→ **Recorded data**:
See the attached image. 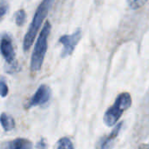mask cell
Wrapping results in <instances>:
<instances>
[{"instance_id":"6da1fadb","label":"cell","mask_w":149,"mask_h":149,"mask_svg":"<svg viewBox=\"0 0 149 149\" xmlns=\"http://www.w3.org/2000/svg\"><path fill=\"white\" fill-rule=\"evenodd\" d=\"M55 0H43L39 5L38 6L35 14L33 16L32 21L29 26V29L24 36L23 47L24 51L27 52L30 50L31 45H33V42L35 40V38L41 27V24L45 18L46 17L51 7L52 6Z\"/></svg>"},{"instance_id":"7a4b0ae2","label":"cell","mask_w":149,"mask_h":149,"mask_svg":"<svg viewBox=\"0 0 149 149\" xmlns=\"http://www.w3.org/2000/svg\"><path fill=\"white\" fill-rule=\"evenodd\" d=\"M51 23L46 21L36 41L31 59V71L35 72L41 69L48 47V38L51 32Z\"/></svg>"},{"instance_id":"3957f363","label":"cell","mask_w":149,"mask_h":149,"mask_svg":"<svg viewBox=\"0 0 149 149\" xmlns=\"http://www.w3.org/2000/svg\"><path fill=\"white\" fill-rule=\"evenodd\" d=\"M132 105V98L130 93H120L114 103L107 110L104 114V122L107 127H113L118 123L124 112H126Z\"/></svg>"},{"instance_id":"277c9868","label":"cell","mask_w":149,"mask_h":149,"mask_svg":"<svg viewBox=\"0 0 149 149\" xmlns=\"http://www.w3.org/2000/svg\"><path fill=\"white\" fill-rule=\"evenodd\" d=\"M82 32L80 29L76 30L71 35H64L60 37L59 43L63 45V51L61 52L62 58H66L73 52L75 47L79 44V40L81 39Z\"/></svg>"},{"instance_id":"5b68a950","label":"cell","mask_w":149,"mask_h":149,"mask_svg":"<svg viewBox=\"0 0 149 149\" xmlns=\"http://www.w3.org/2000/svg\"><path fill=\"white\" fill-rule=\"evenodd\" d=\"M0 52L4 58L7 65L17 64L15 60V51L10 37L7 34L3 35L0 40Z\"/></svg>"},{"instance_id":"8992f818","label":"cell","mask_w":149,"mask_h":149,"mask_svg":"<svg viewBox=\"0 0 149 149\" xmlns=\"http://www.w3.org/2000/svg\"><path fill=\"white\" fill-rule=\"evenodd\" d=\"M51 96H52L51 88L47 85H41L35 92L31 99L30 100L27 107L31 108L32 107L44 106L50 100Z\"/></svg>"},{"instance_id":"52a82bcc","label":"cell","mask_w":149,"mask_h":149,"mask_svg":"<svg viewBox=\"0 0 149 149\" xmlns=\"http://www.w3.org/2000/svg\"><path fill=\"white\" fill-rule=\"evenodd\" d=\"M0 149H32L31 141L24 138H17L12 141L3 142Z\"/></svg>"},{"instance_id":"ba28073f","label":"cell","mask_w":149,"mask_h":149,"mask_svg":"<svg viewBox=\"0 0 149 149\" xmlns=\"http://www.w3.org/2000/svg\"><path fill=\"white\" fill-rule=\"evenodd\" d=\"M122 126H123V122H120V123L116 124L115 127L109 134V135H107L106 138L102 139V141H100V149H112V148L113 147V144H114V141L118 137V134H120Z\"/></svg>"},{"instance_id":"9c48e42d","label":"cell","mask_w":149,"mask_h":149,"mask_svg":"<svg viewBox=\"0 0 149 149\" xmlns=\"http://www.w3.org/2000/svg\"><path fill=\"white\" fill-rule=\"evenodd\" d=\"M0 124L2 127L3 128V130L6 132L11 131L15 127V122H14L13 118L5 113H3L0 115Z\"/></svg>"},{"instance_id":"30bf717a","label":"cell","mask_w":149,"mask_h":149,"mask_svg":"<svg viewBox=\"0 0 149 149\" xmlns=\"http://www.w3.org/2000/svg\"><path fill=\"white\" fill-rule=\"evenodd\" d=\"M55 149H74V146L69 138L63 137L58 141Z\"/></svg>"},{"instance_id":"8fae6325","label":"cell","mask_w":149,"mask_h":149,"mask_svg":"<svg viewBox=\"0 0 149 149\" xmlns=\"http://www.w3.org/2000/svg\"><path fill=\"white\" fill-rule=\"evenodd\" d=\"M26 20V13L25 10L23 9L18 10L17 11H16L15 13V22L17 24V25L18 26H22Z\"/></svg>"},{"instance_id":"7c38bea8","label":"cell","mask_w":149,"mask_h":149,"mask_svg":"<svg viewBox=\"0 0 149 149\" xmlns=\"http://www.w3.org/2000/svg\"><path fill=\"white\" fill-rule=\"evenodd\" d=\"M148 1V0H127V4L132 10H137L145 5Z\"/></svg>"},{"instance_id":"4fadbf2b","label":"cell","mask_w":149,"mask_h":149,"mask_svg":"<svg viewBox=\"0 0 149 149\" xmlns=\"http://www.w3.org/2000/svg\"><path fill=\"white\" fill-rule=\"evenodd\" d=\"M8 93H9L8 86H7L5 80L3 79H0V95L3 98H4L8 95Z\"/></svg>"},{"instance_id":"5bb4252c","label":"cell","mask_w":149,"mask_h":149,"mask_svg":"<svg viewBox=\"0 0 149 149\" xmlns=\"http://www.w3.org/2000/svg\"><path fill=\"white\" fill-rule=\"evenodd\" d=\"M8 10V3L5 0H0V18L3 17Z\"/></svg>"},{"instance_id":"9a60e30c","label":"cell","mask_w":149,"mask_h":149,"mask_svg":"<svg viewBox=\"0 0 149 149\" xmlns=\"http://www.w3.org/2000/svg\"><path fill=\"white\" fill-rule=\"evenodd\" d=\"M46 148H47V143H46L45 139L44 138L40 139L39 141L36 145V149H46Z\"/></svg>"}]
</instances>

→ **Stated exercise**:
Find each line in the data above that contains the string "instances", and copy those lines. Case counts.

→ **Full answer**:
Wrapping results in <instances>:
<instances>
</instances>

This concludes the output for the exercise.